▶ **Bloc de texte**:
⟨

• La fin de la philosophie

    Je rebondis ici sur un texte  posté par Catherine Chabrun (Icem) sur son blog ("Vous avez dit philo"?)

     

    La fin de la philosophie

    (La fin, c'est à la fois le sens, la dissolution et la disparition).

     

    Une philosophie critique pourrait aujourd'hui se donner pour tâcher de revisiter quelques-unes des notions massives qui habitent le discours sociétal. A commencer par celle de philosophie, et celle d'éducation, à frais nouveaux. Tant elles sont porteuses de mythe. Et en débutant (comme si nous débutions) par dépouiller le terme, sous forme déconstructive, y compris les termes de "philosophie critique" ou "philosophie de l'éducation". A défaut de ce travail, nous entretenons l'équivoque. Lever toute ambiguïté est un travail sans... fin.

⟩

▶ **Données fournies**:
⟨

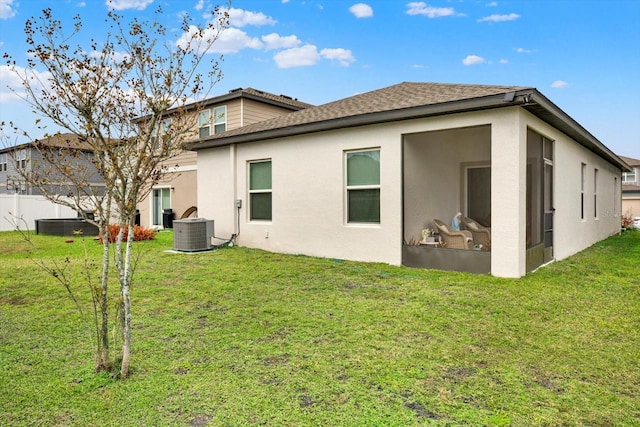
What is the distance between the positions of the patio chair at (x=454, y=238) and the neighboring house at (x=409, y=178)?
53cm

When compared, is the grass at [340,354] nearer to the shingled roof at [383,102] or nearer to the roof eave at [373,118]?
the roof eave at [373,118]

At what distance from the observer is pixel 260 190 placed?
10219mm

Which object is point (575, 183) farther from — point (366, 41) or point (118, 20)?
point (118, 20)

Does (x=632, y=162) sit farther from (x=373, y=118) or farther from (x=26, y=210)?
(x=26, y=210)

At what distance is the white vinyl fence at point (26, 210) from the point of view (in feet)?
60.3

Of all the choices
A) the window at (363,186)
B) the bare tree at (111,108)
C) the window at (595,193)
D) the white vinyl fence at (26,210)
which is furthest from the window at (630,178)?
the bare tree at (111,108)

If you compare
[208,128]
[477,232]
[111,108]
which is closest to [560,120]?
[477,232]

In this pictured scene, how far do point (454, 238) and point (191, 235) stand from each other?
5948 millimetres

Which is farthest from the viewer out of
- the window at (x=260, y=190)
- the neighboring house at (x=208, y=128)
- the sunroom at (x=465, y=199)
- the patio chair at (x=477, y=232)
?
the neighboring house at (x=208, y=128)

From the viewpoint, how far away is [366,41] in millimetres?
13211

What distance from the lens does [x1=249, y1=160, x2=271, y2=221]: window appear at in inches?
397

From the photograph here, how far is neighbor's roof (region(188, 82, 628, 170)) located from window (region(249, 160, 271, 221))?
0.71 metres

⟩
⟨

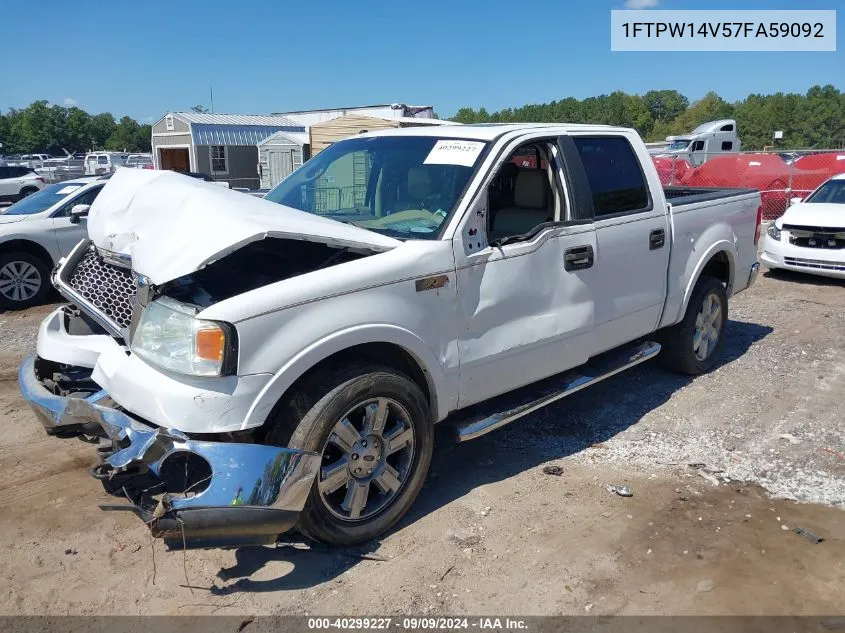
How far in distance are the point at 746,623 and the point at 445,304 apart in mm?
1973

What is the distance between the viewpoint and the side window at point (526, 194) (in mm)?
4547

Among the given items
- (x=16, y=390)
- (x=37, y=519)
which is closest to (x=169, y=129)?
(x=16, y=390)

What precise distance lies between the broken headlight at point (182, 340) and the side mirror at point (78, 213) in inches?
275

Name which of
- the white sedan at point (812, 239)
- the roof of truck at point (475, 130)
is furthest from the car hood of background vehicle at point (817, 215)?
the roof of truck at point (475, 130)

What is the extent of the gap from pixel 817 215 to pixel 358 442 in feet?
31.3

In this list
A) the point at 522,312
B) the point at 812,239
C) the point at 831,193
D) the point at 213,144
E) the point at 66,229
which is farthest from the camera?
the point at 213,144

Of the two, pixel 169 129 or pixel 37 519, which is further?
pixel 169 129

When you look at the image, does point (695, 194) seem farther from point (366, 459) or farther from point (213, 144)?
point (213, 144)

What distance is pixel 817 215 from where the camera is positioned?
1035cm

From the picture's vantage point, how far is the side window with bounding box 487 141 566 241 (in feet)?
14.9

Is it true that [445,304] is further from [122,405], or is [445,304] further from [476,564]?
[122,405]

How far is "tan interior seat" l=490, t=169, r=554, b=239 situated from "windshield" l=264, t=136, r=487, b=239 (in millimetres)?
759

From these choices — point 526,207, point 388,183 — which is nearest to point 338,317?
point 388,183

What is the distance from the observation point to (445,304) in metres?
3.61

⟩

▶ **Consignes**:
**1)** Dans le texte sur la fin de la philosophie, quels trois sens le mot « fin » réunit-il ?
**2)** Pouvez-vous résumer en deux phrases le texte sur la fin de la philosophie ?
**3)** Poursuivez le texte sur la fin de la philosophie après sa dernière phrase.

▶ **Réponses attendues**:
**1)** Le sens, la dissolution et la disparition.

**2)** Une philosophie critique pourrait revisiter les notions massives du discours sociétal, à commencer par celles de philosophie et d'éducation, porteuses de mythe, en dépouillant d'abord ces termes de façon déconstructive. Sans ce travail, l'équivoque demeure, et lever toute ambiguïté est un travail sans fin.

**3)**
    La fin de la philosophie

    La conception de la philosophie en vigueur actuellement en France est à haute teneur en idéologie. L'utilisation multiforme du terme l'éclate littéralement bien loin des nobles définitions. Elle remplit en ce sens trouble une fonction de régulation sociétale, intimement liée à la gouvernance libérale des esprits, qui entend bien entretenir la confusion.

    Sous le terme générique de "philosophie", employé dans l'ampleur de sa polysémie, se trouvent aujourd'hui tous les genres, toutes les postures : depuis les plus nobles entreprises de la grande tradition jusqu'aux positionnements les plus serviles des singes de cour.

    Philosophie ne peut se comprendre comme hyper-synonyme, incluant alors conception, doctrine, idées, opinion, réflexion, réflexivité, système, méditation, logorrhée abstraite, etc. la liste sera longue et accablante.

    On ne peut confondre la philosophie et ses avatars. La philosophie est une construction au même titre que la littérature, un ensemble d'activités organisées à partir de ce qui nous importe. Le questionnement est au cœur de la méthode philosophique.

    On pourra utilement se demander au passage quel intérêt trouve ici le discours dominant à maintenir la confusion et le mélange des genres.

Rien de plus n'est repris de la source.